PROBLEM REQUIREMENTS: Restate word for word the lines from the one containing "How far away from" through the end of the listing below, with both ends included.

[Entries taken from a collection]
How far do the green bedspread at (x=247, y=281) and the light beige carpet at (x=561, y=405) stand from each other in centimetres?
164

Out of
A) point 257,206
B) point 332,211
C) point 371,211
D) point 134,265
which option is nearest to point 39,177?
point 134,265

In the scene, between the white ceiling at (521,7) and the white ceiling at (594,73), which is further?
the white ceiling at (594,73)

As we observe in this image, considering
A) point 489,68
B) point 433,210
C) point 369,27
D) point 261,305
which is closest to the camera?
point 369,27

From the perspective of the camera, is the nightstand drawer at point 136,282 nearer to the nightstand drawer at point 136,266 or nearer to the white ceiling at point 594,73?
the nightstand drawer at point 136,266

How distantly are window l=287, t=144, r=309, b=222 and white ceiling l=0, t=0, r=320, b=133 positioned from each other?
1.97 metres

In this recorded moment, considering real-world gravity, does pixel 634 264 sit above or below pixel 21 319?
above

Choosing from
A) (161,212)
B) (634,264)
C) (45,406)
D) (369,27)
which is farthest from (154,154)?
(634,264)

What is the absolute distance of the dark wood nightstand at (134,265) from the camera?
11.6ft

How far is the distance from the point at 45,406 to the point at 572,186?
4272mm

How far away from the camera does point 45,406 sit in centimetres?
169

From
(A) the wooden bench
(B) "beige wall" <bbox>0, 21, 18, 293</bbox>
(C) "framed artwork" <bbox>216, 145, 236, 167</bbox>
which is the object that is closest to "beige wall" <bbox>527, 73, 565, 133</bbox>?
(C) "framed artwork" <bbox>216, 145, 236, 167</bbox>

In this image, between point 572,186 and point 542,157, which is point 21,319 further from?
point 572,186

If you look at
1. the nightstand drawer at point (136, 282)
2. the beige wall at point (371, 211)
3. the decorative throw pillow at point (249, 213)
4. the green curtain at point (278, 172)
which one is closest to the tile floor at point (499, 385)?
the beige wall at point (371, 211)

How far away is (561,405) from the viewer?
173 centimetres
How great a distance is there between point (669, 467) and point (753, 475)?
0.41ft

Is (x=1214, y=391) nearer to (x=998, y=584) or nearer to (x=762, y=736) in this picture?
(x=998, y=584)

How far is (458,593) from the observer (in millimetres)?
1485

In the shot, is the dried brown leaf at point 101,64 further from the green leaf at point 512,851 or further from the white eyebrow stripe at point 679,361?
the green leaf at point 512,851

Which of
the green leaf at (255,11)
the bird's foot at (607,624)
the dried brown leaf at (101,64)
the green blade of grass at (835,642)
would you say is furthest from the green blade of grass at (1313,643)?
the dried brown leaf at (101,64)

THE REPLY:
How far away from the camera does point 45,406 sit in centimetres?
169

From
(A) the wooden bench
(B) "beige wall" <bbox>0, 21, 18, 293</bbox>
(C) "framed artwork" <bbox>216, 145, 236, 167</bbox>
which is the object that is closest to "beige wall" <bbox>527, 73, 565, 133</bbox>?
(C) "framed artwork" <bbox>216, 145, 236, 167</bbox>

In this image, between point 572,186 and point 542,157, which is point 21,319 further from?
point 572,186

If you look at
1. the nightstand drawer at point (136, 282)
2. the beige wall at point (371, 211)
3. the decorative throw pillow at point (249, 213)
4. the green curtain at point (278, 172)
which one is closest to the tile floor at point (499, 385)?
the beige wall at point (371, 211)

How far away is (561,405) from the viewer?
173 centimetres
How great a distance is there between point (669, 467) and point (753, 475)?
0.41ft

Is (x=1214, y=391) nearer to (x=998, y=584) or nearer to (x=762, y=736) in this picture?
(x=998, y=584)

How far is (458,593) from the observer (in millimetres)?
1485

In the shot, is the dried brown leaf at point 101,64 further from the green leaf at point 512,851 or further from the white eyebrow stripe at point 679,361?
the green leaf at point 512,851

Which of
the green leaf at (255,11)
the bird's foot at (607,624)
the dried brown leaf at (101,64)
the green blade of grass at (835,642)
would you say is furthest from the green blade of grass at (1313,643)?
the dried brown leaf at (101,64)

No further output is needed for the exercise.